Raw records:
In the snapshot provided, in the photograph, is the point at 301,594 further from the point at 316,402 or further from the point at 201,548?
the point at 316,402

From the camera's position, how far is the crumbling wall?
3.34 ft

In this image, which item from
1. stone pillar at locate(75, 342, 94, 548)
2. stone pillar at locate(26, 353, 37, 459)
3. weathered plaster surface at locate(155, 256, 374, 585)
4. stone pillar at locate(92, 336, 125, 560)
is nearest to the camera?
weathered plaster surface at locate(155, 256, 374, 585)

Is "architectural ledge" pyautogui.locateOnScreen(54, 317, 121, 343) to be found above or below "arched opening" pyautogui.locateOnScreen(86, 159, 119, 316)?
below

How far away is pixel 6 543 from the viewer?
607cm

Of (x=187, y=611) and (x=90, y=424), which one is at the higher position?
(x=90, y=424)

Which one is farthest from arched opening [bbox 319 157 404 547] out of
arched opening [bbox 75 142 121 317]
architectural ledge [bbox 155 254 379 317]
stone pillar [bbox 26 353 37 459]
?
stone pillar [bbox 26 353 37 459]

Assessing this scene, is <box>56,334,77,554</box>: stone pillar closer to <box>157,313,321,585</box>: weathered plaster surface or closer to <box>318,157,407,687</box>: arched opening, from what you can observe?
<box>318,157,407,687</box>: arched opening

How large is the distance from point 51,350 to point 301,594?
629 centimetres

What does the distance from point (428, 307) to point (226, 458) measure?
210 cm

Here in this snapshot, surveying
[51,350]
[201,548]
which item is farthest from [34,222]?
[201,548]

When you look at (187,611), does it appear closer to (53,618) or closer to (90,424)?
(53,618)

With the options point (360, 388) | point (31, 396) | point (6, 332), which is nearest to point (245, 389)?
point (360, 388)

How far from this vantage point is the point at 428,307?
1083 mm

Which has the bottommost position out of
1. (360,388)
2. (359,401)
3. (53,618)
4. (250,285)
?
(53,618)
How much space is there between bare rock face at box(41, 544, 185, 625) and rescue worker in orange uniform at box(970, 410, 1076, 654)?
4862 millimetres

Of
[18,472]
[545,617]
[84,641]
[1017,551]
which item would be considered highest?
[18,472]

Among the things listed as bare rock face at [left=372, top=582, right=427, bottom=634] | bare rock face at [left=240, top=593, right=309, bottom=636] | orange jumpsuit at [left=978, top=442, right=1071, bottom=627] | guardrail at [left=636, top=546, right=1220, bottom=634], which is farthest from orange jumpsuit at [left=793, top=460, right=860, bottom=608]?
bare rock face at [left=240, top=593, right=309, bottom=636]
==
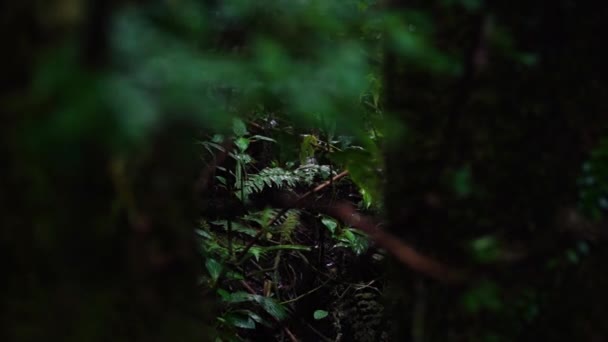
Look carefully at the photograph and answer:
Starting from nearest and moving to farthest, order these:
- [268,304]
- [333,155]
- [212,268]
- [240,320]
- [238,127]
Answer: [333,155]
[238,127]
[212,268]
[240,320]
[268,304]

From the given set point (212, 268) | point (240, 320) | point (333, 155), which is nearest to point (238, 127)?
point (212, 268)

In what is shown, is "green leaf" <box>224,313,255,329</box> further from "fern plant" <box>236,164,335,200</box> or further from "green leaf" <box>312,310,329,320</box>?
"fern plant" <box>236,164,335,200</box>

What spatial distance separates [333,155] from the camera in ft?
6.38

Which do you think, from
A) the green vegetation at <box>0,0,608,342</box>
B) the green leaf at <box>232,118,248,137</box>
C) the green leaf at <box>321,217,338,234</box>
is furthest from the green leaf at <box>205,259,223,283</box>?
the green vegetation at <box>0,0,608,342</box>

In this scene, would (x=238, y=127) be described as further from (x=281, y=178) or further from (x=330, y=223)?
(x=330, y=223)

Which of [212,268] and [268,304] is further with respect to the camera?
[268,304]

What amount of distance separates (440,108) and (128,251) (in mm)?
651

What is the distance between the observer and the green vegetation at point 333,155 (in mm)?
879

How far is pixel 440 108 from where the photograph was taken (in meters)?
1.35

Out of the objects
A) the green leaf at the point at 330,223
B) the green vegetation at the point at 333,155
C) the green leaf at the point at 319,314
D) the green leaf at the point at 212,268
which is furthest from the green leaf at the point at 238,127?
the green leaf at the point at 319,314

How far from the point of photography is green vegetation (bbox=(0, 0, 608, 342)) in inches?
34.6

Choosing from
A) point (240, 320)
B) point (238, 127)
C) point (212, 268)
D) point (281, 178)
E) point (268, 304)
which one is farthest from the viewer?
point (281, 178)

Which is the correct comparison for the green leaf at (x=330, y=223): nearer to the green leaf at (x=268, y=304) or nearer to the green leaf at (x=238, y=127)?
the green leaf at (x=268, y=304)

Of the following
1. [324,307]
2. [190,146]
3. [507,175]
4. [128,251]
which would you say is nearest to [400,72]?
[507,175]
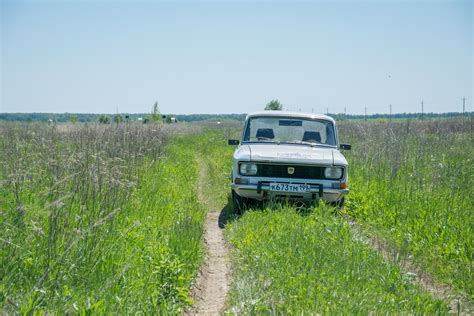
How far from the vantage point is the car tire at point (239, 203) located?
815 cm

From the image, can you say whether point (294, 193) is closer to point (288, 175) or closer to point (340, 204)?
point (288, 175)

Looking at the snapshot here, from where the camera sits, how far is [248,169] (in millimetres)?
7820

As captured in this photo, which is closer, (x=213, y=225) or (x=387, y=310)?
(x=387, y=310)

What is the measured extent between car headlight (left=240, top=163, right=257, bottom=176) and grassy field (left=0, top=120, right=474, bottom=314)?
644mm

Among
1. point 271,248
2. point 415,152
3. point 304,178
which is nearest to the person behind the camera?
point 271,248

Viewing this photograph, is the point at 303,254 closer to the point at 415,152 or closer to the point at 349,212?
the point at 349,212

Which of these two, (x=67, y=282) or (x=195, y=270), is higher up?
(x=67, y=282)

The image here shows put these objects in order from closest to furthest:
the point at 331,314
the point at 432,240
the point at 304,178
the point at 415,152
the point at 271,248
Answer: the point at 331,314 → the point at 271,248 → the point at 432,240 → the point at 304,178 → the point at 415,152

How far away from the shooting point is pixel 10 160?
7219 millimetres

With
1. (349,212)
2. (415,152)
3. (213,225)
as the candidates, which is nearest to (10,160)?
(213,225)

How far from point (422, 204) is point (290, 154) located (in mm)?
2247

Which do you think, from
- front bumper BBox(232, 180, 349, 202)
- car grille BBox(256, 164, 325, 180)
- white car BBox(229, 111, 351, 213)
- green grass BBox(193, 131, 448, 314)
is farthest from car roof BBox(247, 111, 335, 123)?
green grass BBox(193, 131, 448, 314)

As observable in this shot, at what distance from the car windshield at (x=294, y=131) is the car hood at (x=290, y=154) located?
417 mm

» **DIRECTION**: Show every line of the records that contains the word "snapshot".

» **COMPLETED EXERCISE**:
In the snapshot provided, in the photograph, is the point at 301,594 further from the point at 316,402 or further from the point at 201,548?
Here in this snapshot, surveying
Looking at the snapshot here, from where the camera sits, how far is [248,169] (in millimetres)?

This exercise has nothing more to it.